* Data entries:
────────
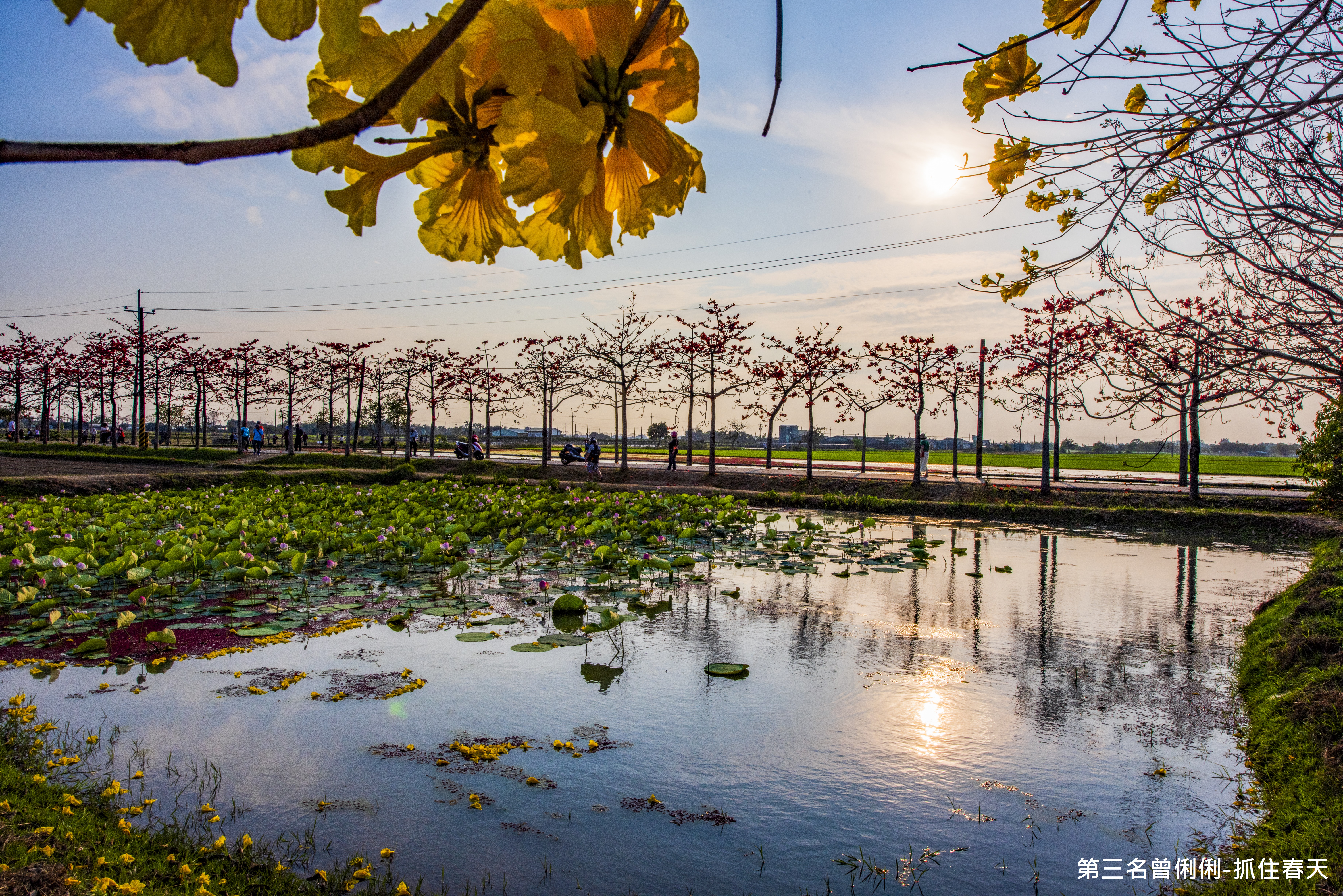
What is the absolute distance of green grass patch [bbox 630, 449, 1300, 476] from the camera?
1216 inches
────────
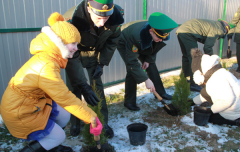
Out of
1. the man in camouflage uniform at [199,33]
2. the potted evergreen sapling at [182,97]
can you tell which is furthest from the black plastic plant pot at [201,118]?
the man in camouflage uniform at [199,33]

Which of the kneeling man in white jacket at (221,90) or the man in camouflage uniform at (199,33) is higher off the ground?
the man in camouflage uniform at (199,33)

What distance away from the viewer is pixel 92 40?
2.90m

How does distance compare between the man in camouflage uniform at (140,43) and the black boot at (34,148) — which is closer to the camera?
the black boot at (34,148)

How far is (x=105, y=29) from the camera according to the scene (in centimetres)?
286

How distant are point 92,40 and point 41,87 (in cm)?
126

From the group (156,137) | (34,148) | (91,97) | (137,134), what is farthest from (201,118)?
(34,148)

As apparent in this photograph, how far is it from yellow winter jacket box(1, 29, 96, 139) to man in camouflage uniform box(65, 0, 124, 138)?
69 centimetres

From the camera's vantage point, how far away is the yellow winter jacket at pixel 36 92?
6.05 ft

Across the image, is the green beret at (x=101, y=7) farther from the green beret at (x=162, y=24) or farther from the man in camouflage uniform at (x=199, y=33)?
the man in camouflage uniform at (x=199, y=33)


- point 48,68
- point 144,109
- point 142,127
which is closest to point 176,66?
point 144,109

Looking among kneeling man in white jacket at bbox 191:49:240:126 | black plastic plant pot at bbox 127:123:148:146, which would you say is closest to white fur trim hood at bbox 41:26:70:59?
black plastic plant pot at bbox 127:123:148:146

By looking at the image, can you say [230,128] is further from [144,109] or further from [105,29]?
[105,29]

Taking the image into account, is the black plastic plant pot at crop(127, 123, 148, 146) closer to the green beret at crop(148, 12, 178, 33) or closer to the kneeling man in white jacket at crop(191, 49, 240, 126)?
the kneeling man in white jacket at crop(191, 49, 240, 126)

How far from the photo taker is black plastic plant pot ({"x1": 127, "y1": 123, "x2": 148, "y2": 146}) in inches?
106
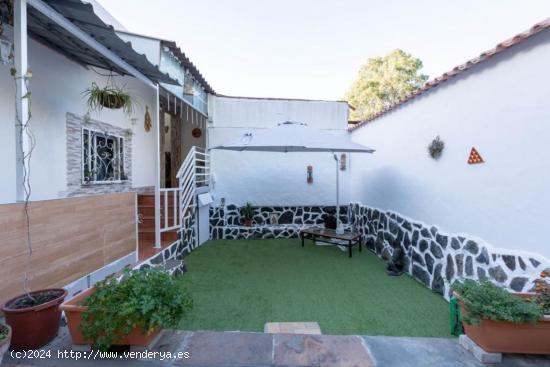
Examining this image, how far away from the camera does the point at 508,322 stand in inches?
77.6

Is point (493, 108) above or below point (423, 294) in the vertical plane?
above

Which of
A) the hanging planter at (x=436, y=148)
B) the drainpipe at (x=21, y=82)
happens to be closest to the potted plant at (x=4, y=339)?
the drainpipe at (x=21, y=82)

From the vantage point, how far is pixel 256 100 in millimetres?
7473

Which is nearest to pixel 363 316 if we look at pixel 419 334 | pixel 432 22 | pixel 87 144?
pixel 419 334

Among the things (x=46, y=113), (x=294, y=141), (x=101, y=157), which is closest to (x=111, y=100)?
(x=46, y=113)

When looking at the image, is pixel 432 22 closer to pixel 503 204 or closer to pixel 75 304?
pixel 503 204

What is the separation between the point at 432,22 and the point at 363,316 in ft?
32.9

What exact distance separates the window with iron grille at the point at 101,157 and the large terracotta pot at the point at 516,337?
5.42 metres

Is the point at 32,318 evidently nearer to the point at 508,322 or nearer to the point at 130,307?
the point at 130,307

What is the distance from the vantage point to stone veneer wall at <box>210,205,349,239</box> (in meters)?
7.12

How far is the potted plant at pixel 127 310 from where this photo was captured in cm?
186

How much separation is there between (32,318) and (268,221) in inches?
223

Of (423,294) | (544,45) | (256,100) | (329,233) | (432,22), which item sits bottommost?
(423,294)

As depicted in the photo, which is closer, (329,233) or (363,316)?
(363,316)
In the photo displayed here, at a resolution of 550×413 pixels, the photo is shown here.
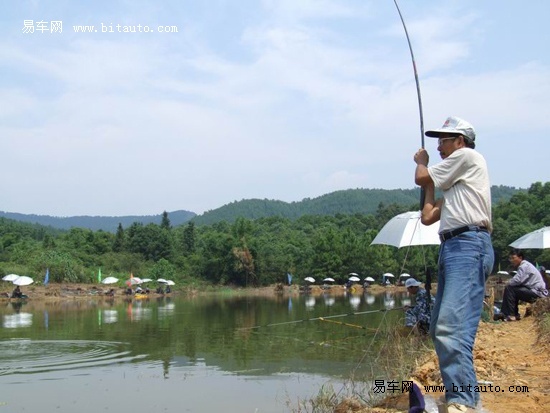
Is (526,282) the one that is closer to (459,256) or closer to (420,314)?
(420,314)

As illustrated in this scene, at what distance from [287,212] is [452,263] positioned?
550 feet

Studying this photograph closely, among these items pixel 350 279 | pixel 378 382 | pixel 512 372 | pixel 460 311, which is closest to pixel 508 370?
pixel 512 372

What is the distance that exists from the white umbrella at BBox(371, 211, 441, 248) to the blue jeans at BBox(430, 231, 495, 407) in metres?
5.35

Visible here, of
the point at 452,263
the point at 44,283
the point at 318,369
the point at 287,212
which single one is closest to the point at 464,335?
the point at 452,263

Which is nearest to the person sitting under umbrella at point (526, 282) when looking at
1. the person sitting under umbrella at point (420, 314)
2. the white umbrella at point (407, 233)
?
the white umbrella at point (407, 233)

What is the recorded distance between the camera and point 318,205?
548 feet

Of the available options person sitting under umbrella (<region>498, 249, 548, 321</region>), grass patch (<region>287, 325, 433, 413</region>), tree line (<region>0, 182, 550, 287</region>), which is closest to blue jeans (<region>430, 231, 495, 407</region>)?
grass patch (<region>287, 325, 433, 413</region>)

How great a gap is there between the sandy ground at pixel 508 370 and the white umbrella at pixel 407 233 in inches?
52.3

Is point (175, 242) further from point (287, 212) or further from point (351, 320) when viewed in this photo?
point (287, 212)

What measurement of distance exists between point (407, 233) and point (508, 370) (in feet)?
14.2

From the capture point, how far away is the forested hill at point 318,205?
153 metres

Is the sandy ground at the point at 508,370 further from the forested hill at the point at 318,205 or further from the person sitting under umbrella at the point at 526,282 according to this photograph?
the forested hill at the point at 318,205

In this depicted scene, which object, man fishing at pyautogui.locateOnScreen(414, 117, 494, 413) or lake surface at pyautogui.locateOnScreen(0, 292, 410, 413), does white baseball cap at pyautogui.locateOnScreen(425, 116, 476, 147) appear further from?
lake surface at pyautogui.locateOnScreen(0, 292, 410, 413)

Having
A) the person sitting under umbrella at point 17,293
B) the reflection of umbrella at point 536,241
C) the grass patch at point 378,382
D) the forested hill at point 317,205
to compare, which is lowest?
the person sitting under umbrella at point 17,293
────────
* Exercise description:
Gather every line of the material above that contains the word "feet", and copy each one in full.

* Answer:
550 feet
548 feet
What measurement of distance exists between point (407, 233) and point (508, 370) (in feet)?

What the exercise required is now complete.